The gene is useful for motor learning and with a slight alteration can be used for vocal learning

• The effects of humanized Foxp2 seems to be specific for CBG circuits … [which] build loops with all cortical areas [and] play a role in a large number of processes related to the learning and control of motor and cognitive processes
• Within [the bird brain area] that is specialized for vocal learning Foxp2 expression is increased … during the weeks of vocal learning and decreased two hours after singing: this detail underscores the modern view of the genome. The gene was originally thought of as a determiner of traits, like blue eyes and curved earlobes.
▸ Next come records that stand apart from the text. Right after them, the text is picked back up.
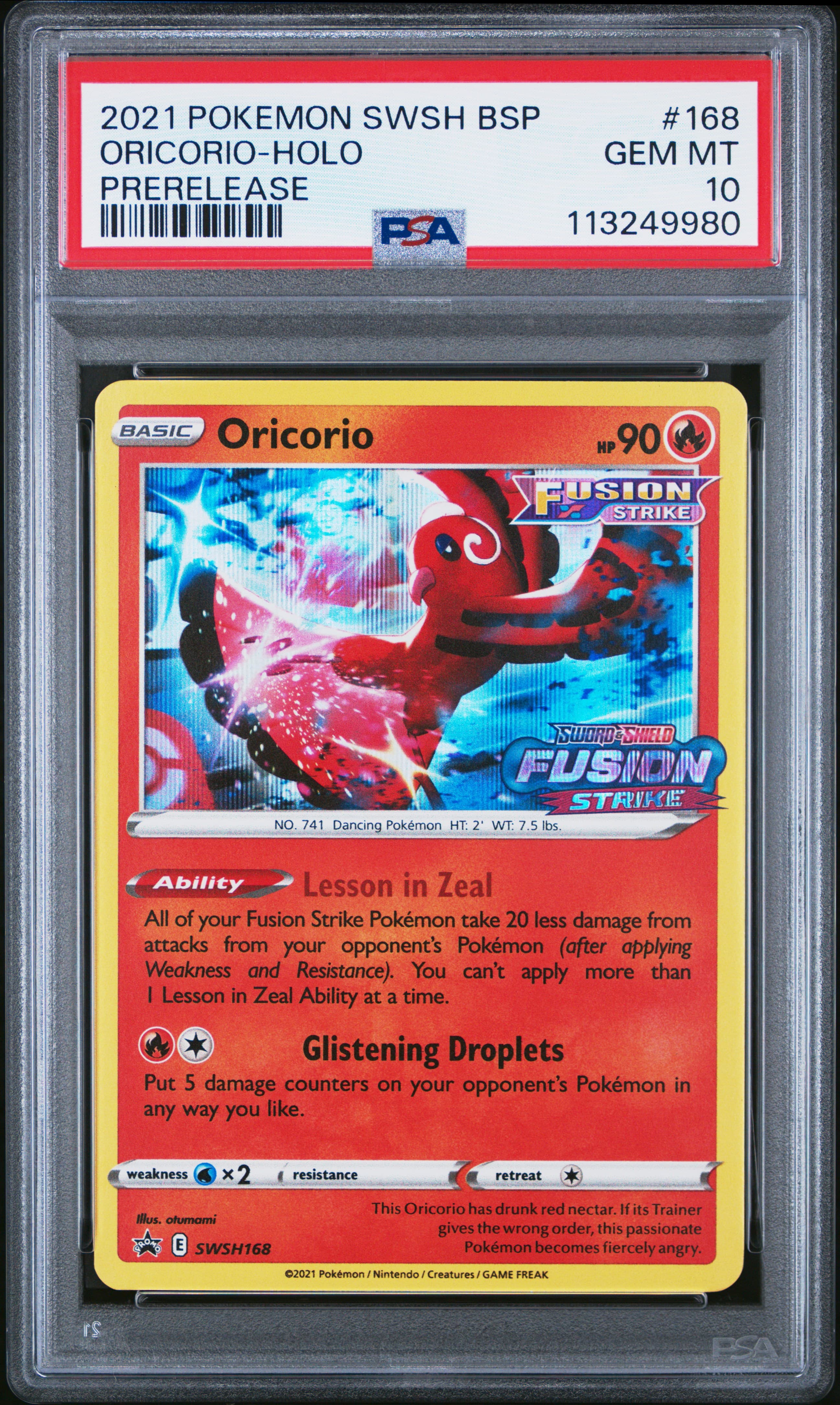Oricorio-Holo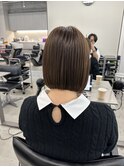 白髪ぼかしハイライト縮毛矯正ダブルカラー髪質改善30代40代50代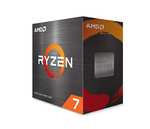 AMD Ryzen 7 5800X Procesador (8C / 16T, 36 MB de caché, hasta 4.7 GHz Max Boost) WOF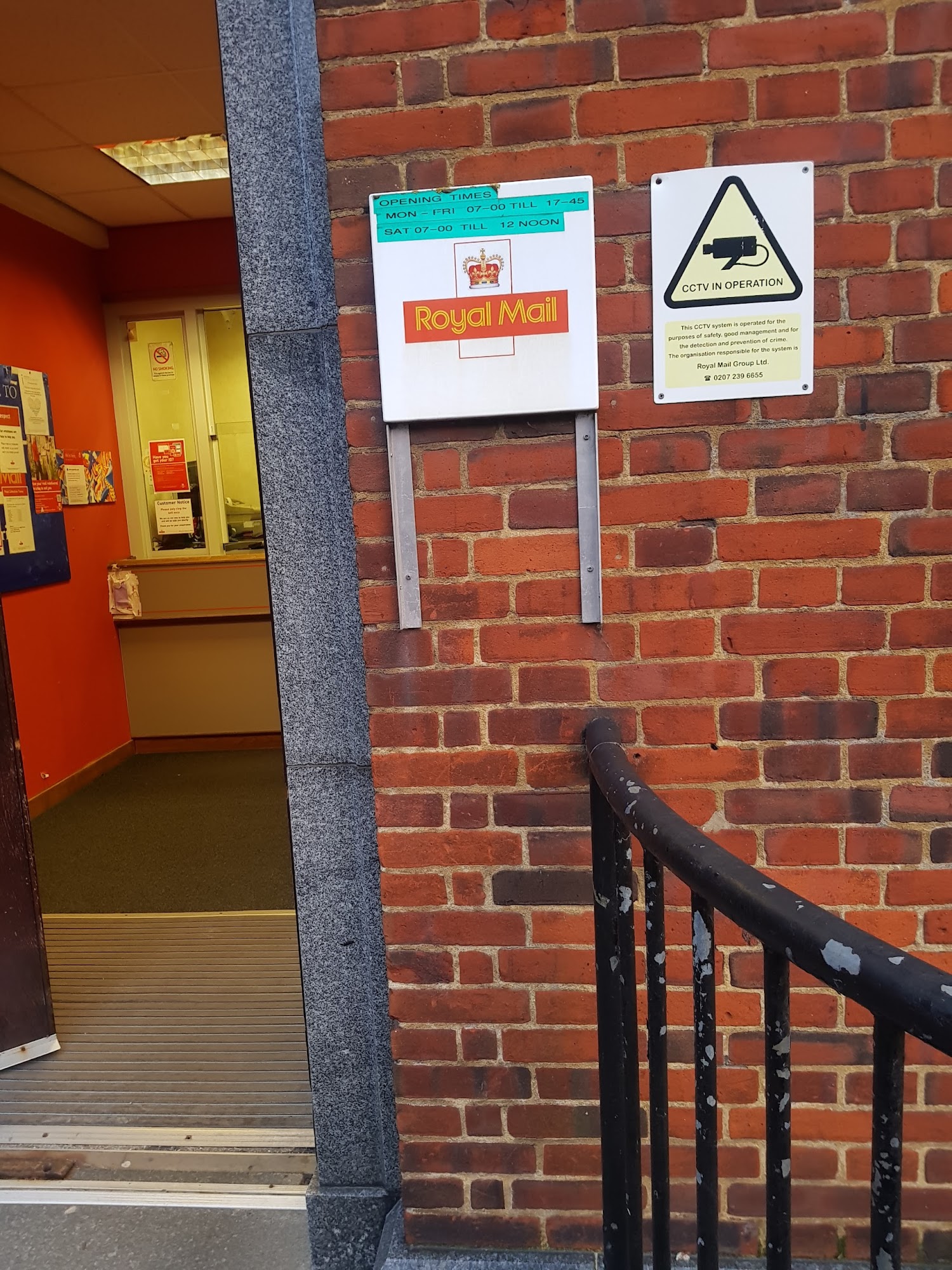 Royal Mail Billericay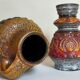 Vintage ceramic duo made in France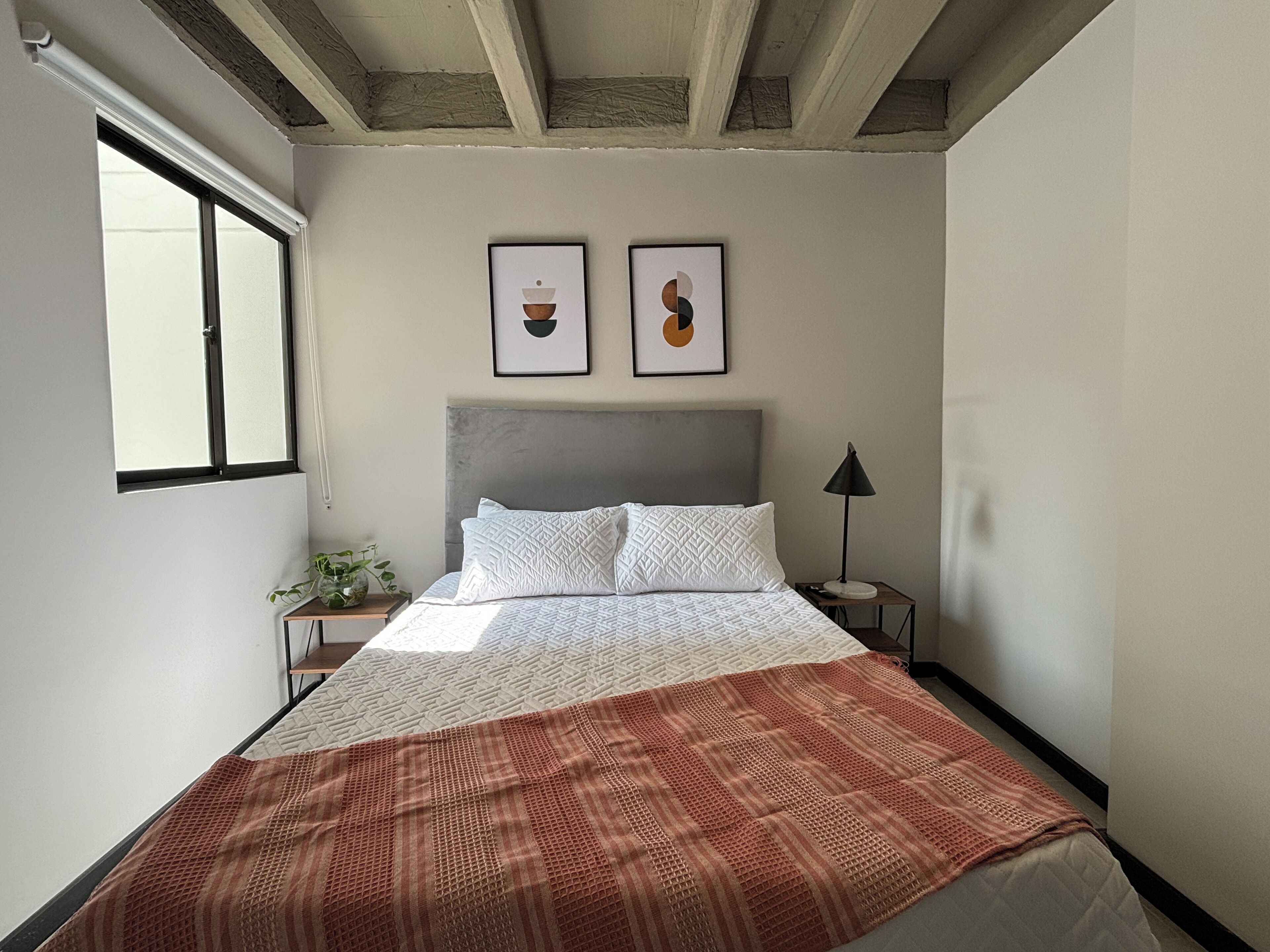 Leilighet – deluxe | Allergitestet sengetøy, dundyner, strykejern/-brett og wi-fi (inkludert)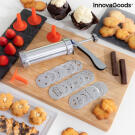 InnovaGoods Prekies Süti és Keksz Készítő Készlet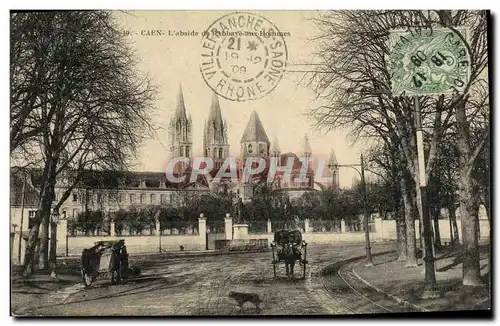 Cartes postales Caen Abside de L abbaye aux Hommes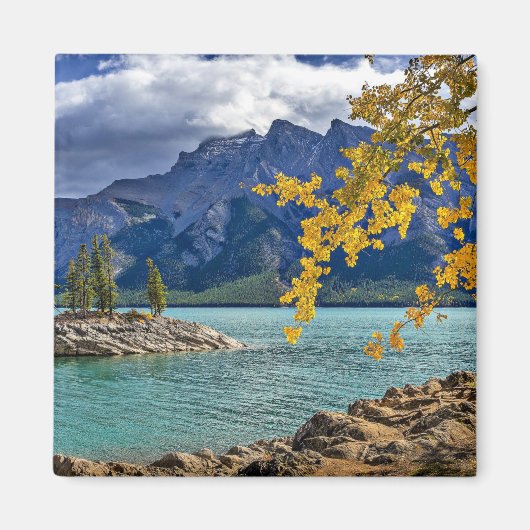 Aimant Parc national Banff, Alberta, Canada (Devant)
It turns out to play a much more active role in the body's metabolism. It is expressed during relevant activites.
• These circuits seem not generally required for adult language processing, but might be more relevant during language acquisition.

That last point makes me wonder. Could I be given a few doses of human Foxp2 juice and learn to speak Turkish without an accent? Less melodramatically, does the end of the critical learning period arise from some reduced Foxp2 activity?